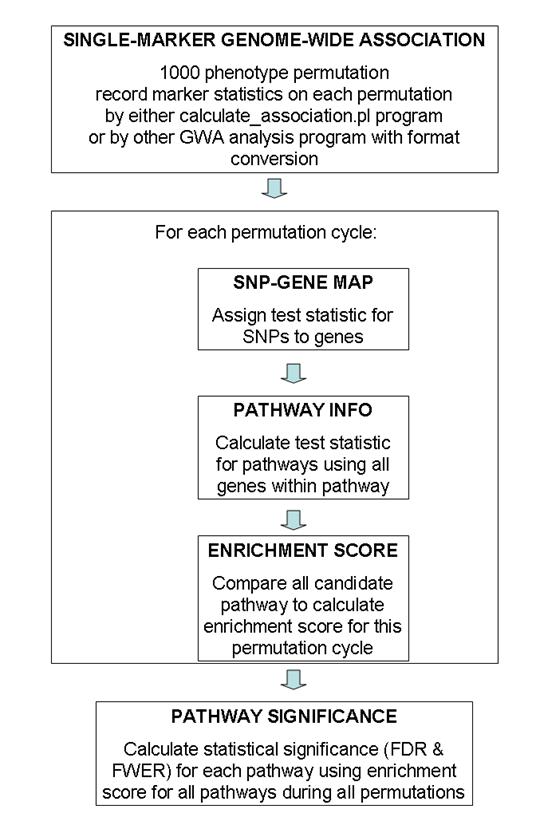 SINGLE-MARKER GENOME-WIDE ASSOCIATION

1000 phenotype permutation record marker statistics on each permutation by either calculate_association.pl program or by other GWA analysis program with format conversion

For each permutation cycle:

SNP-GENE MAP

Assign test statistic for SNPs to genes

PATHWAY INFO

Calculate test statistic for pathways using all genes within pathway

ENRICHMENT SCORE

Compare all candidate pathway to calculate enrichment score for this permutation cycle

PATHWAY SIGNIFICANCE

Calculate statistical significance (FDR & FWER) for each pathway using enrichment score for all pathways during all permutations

-.-.-

# [ACTION ITEM]
Everything from the line with "Assign test statistic for SNPs to genes" to the end of the listing, and only that, is to be set down exactly, line by line.

# [RESPONSE AREA]
Assign test statistic for SNPs to genes

PATHWAY INFO

Calculate test statistic for pathways using all genes within pathway

ENRICHMENT SCORE

Compare all candidate pathway to calculate enrichment score for this permutation cycle

PATHWAY SIGNIFICANCE

Calculate statistical significance (FDR & FWER) for each pathway using enrichment score for all pathways during all permutations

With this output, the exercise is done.